* [Objective]
Please find every line below that contains the word "point" and copy each one out. Case counts.

* [Data shown]
#####

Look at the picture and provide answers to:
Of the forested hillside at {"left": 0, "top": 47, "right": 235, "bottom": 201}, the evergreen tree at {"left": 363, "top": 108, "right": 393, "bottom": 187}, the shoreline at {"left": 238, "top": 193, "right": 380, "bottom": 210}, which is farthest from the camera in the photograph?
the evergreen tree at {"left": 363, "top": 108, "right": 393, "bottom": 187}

#####

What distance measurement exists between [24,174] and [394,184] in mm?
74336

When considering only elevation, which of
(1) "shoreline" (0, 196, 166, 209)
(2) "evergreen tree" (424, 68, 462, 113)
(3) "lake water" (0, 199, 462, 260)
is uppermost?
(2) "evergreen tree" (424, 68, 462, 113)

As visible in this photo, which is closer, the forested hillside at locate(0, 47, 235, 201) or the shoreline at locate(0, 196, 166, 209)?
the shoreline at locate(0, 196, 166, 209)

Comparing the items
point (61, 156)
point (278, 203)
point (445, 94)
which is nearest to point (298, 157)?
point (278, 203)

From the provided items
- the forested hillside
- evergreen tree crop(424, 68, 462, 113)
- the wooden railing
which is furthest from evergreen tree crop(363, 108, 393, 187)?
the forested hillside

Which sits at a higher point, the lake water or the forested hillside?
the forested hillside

#####

* [Full output]
point (61, 156)
point (278, 203)
point (445, 94)
which is nearest to point (298, 157)?
point (278, 203)
Which sits at a higher point, the lake water or the forested hillside?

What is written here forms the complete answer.